Native Americans haben von Anfang an einen zentralen Platz im Western. Ihre Darstellung aus euroamerikanischer Perspektive ist jedoch durch rassistische Stereotype geprägt, die das Genre erst nach Jahrzehnten langsam aufbricht.


Bereits 1894 produziert die Edison Company Filmaufnahmen von Native Americans für das Kinetoscope, einen Vorläufer des Kinos. Laut Kinetoscope-Katalog zeigen die Bilder „echte Sioux Indianer in voller Kriegsbemalung und Kriegskleidung“ beim Tanzen.

Western Buffalo Dance 1894Quelle: Library of Congress
Buffalo Dance (USA 1894). Federschmuck und bemalte Gesichter als zugeschriebene Merkmale der Sioux prägen von Beginn an das Bild der Native Americans im Film.

Tatsächlich handelt es sich um kostümierte Darsteller:innen aus Buffalo Bill’s Wild West Show. Schon bevor das Westerngenre existiert, greift das neue Medium Film also das in Groschenromanen und Shows entworfene Klischee der „kriegerischen Sioux“ auf.

Komparserie

Als sich um 1910 die ersten Studios in Hollywood niederlassen, engagieren Filmfirmen indigene Akteur:innen aus „Wildwest“-Shows. Sie sollen Massenszenen in Western realistischer wirken lassen.
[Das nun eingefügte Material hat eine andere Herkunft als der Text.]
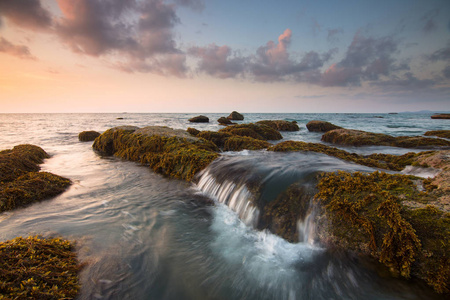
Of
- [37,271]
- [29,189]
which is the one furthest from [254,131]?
[37,271]

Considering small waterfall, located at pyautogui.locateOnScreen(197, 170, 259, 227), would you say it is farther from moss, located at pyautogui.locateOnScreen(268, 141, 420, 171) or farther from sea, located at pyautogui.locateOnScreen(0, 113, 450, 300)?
moss, located at pyautogui.locateOnScreen(268, 141, 420, 171)

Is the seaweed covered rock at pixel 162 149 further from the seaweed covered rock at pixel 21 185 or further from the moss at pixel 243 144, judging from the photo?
the seaweed covered rock at pixel 21 185

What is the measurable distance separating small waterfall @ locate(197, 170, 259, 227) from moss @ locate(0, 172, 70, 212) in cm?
395

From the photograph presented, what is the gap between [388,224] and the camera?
267 cm

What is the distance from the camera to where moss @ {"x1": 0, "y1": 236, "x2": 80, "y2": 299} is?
1.99m

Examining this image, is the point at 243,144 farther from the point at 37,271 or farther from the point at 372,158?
the point at 37,271

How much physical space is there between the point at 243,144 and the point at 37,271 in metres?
8.27

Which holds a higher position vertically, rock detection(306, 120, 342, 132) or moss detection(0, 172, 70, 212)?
rock detection(306, 120, 342, 132)

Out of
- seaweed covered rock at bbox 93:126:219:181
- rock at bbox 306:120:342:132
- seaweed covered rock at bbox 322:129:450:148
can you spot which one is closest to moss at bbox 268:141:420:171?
seaweed covered rock at bbox 93:126:219:181

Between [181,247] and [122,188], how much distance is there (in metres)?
3.53

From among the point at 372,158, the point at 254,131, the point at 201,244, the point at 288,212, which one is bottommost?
the point at 201,244

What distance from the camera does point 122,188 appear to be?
607 centimetres

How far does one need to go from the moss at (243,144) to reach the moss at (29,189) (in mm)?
6740

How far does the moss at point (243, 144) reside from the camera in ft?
30.5
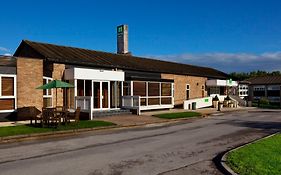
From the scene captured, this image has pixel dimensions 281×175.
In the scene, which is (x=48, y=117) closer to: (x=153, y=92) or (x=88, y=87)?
(x=88, y=87)

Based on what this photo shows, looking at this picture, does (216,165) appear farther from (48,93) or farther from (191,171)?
(48,93)

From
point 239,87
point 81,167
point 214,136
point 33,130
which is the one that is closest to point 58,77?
point 33,130

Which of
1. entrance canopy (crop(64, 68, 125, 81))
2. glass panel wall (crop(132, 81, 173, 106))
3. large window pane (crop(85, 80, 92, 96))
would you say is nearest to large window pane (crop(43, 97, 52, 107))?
entrance canopy (crop(64, 68, 125, 81))

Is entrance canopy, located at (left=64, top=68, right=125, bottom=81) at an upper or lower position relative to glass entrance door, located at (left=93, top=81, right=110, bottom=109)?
upper

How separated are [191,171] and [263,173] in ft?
5.26

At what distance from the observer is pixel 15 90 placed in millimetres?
18672

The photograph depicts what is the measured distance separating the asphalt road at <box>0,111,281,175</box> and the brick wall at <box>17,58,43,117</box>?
6.75 meters

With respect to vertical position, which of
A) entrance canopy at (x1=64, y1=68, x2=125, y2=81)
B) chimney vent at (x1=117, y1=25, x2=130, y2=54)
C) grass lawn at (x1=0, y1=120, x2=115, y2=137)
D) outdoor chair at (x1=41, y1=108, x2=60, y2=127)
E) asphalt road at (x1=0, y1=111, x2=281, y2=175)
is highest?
chimney vent at (x1=117, y1=25, x2=130, y2=54)

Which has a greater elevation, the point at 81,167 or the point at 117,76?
the point at 117,76

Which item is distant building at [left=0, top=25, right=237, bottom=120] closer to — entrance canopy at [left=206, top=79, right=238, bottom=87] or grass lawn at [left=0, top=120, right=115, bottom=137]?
grass lawn at [left=0, top=120, right=115, bottom=137]

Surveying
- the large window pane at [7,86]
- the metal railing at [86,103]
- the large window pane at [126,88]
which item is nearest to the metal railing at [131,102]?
the large window pane at [126,88]

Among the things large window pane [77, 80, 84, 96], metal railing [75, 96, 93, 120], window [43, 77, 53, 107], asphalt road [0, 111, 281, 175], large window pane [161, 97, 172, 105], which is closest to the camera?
asphalt road [0, 111, 281, 175]

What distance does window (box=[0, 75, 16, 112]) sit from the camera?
59.1ft

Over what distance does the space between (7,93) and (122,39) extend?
78.9 ft
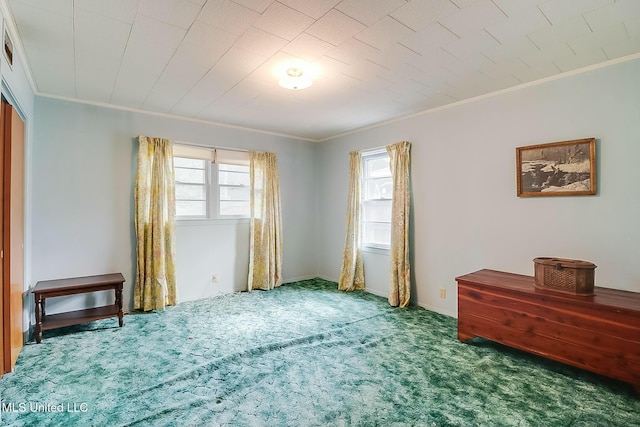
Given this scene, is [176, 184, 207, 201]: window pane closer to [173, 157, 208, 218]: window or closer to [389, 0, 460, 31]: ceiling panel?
[173, 157, 208, 218]: window

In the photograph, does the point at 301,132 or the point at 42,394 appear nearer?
the point at 42,394

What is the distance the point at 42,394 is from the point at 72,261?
1769 millimetres

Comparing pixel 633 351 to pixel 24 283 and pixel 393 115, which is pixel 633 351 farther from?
pixel 24 283

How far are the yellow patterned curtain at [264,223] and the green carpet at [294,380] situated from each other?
56.0 inches

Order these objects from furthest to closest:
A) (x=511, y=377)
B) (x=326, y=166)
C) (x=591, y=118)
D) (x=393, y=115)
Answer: (x=326, y=166) → (x=393, y=115) → (x=591, y=118) → (x=511, y=377)

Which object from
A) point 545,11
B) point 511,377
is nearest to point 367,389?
point 511,377

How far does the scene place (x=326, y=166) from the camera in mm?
5414

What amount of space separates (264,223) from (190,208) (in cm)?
108

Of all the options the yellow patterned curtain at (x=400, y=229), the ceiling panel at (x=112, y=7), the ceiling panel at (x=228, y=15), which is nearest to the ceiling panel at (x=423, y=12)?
the ceiling panel at (x=228, y=15)

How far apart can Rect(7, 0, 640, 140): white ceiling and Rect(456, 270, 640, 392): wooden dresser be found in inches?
73.0

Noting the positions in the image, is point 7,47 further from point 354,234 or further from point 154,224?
point 354,234

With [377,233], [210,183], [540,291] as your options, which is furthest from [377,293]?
[210,183]

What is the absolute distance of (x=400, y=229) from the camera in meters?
3.99

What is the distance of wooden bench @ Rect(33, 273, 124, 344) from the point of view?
291cm
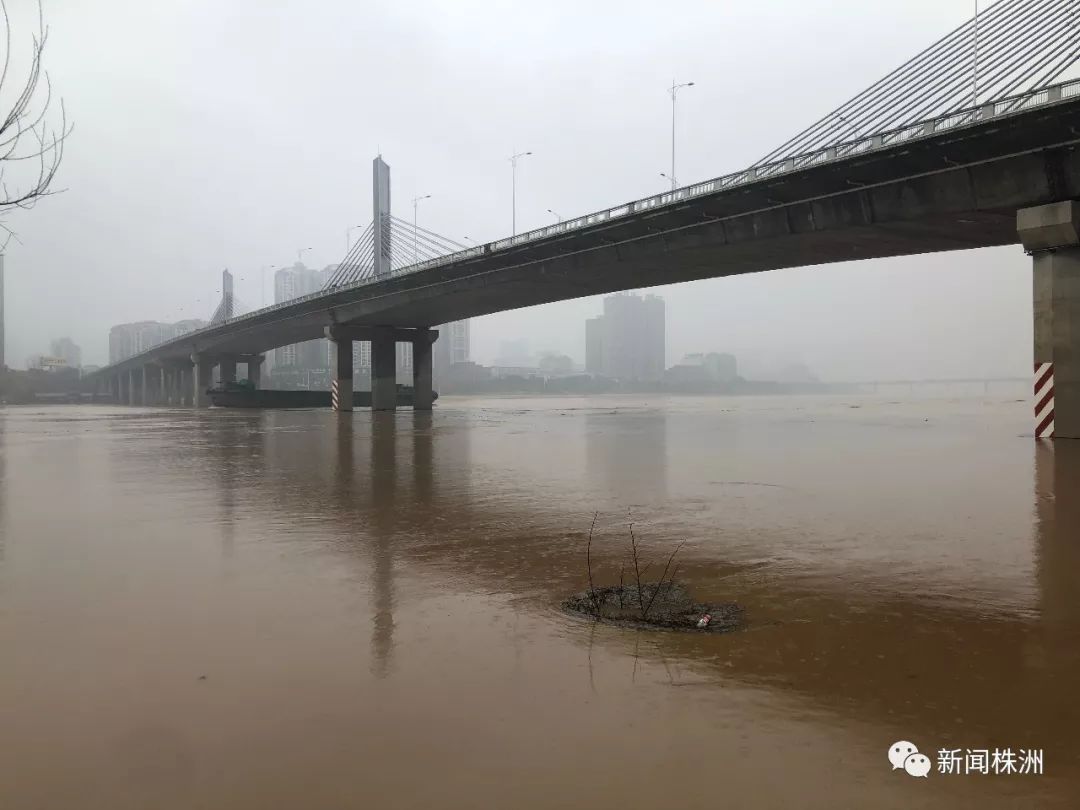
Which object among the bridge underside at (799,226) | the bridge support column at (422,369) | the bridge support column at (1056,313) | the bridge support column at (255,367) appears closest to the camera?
the bridge support column at (1056,313)

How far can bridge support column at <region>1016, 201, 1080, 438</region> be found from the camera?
23781 mm

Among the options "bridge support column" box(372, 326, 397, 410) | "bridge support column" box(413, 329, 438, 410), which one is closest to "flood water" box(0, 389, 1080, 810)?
"bridge support column" box(372, 326, 397, 410)

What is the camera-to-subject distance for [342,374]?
68000 mm

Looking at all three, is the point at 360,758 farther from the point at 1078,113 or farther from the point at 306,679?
the point at 1078,113

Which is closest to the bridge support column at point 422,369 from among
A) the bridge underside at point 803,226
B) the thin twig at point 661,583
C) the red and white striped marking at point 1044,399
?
the bridge underside at point 803,226

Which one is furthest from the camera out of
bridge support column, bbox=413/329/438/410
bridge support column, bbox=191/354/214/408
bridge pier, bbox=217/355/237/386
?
bridge support column, bbox=191/354/214/408

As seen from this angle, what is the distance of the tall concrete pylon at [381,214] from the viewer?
231 ft

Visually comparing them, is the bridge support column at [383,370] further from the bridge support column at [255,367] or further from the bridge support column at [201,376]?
the bridge support column at [201,376]

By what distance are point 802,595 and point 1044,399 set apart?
2327cm

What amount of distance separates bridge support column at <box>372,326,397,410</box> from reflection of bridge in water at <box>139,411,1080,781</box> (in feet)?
175

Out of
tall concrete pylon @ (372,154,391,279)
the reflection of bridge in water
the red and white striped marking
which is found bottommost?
the reflection of bridge in water

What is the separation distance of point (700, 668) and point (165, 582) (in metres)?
5.45

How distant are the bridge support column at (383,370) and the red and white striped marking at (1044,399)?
52.8m

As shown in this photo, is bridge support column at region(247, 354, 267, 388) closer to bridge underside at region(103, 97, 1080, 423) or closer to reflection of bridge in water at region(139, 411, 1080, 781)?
bridge underside at region(103, 97, 1080, 423)
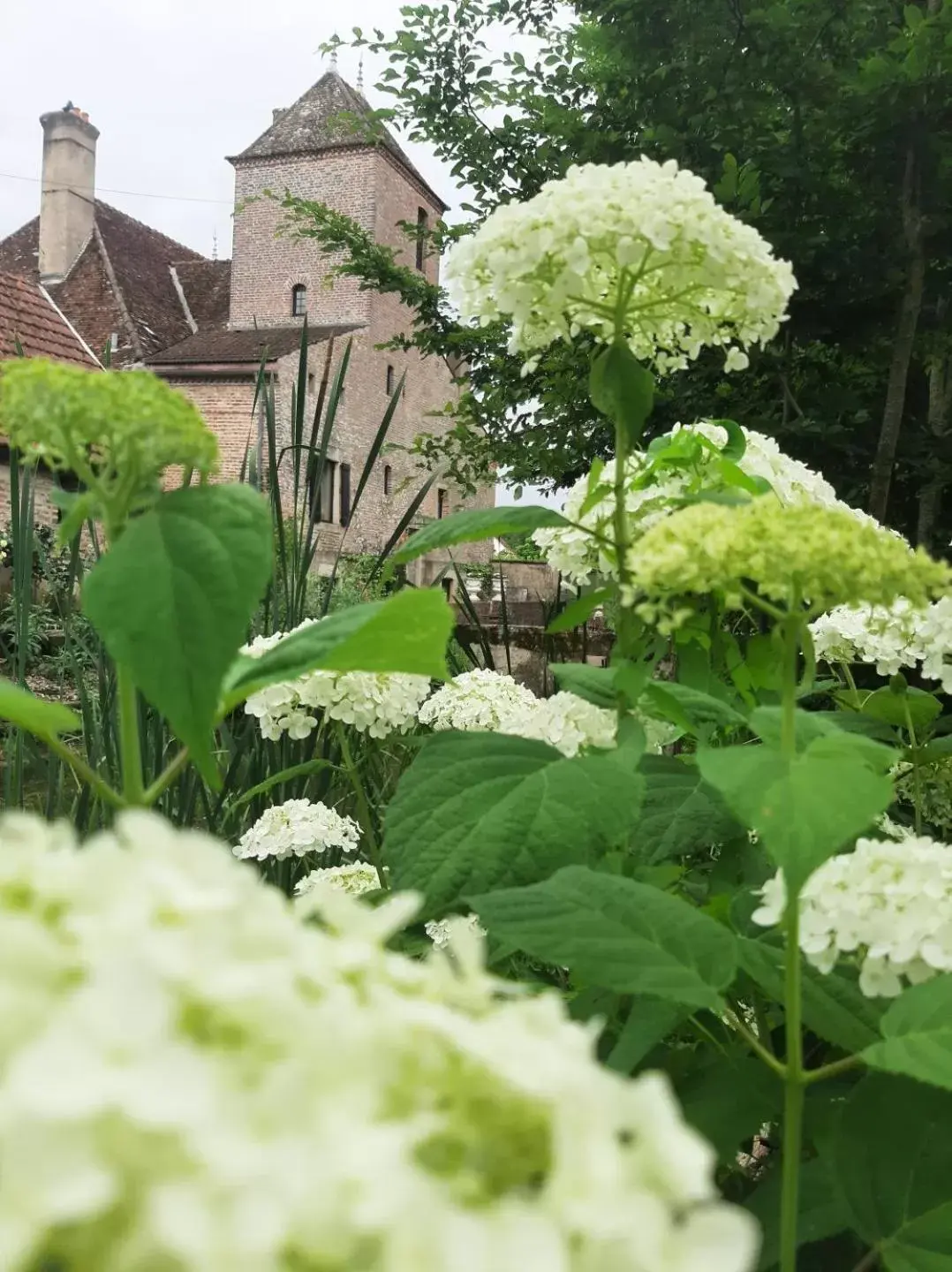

Western Indian Congress On Horseback 1901Quelle: Wikimedia | Public Domain
Reiter:innen bei einer „Wildwest“-Show auf der Weltausstellung in Buffalo, New York, 1901

In den folgenden Jahrzehnten stehen Native Americans fast ausschließlich als Kompars:innen vor der Kamera. Dabei scheint es egal, welcher Gruppe sie angehören – Kostüm und Rolle im Film entsprechen fast immer dem kriegerischen Zerrbild vermeintlicher Sioux .

Angriff

Ab den 1920er Jahren werben die Studios in den von der US-Regierung eingerichteten Reservaten Native Americans an. Da dort Armut herrscht, stellen Filmjobs eine willkommene Verdienstmöglichkeit dar.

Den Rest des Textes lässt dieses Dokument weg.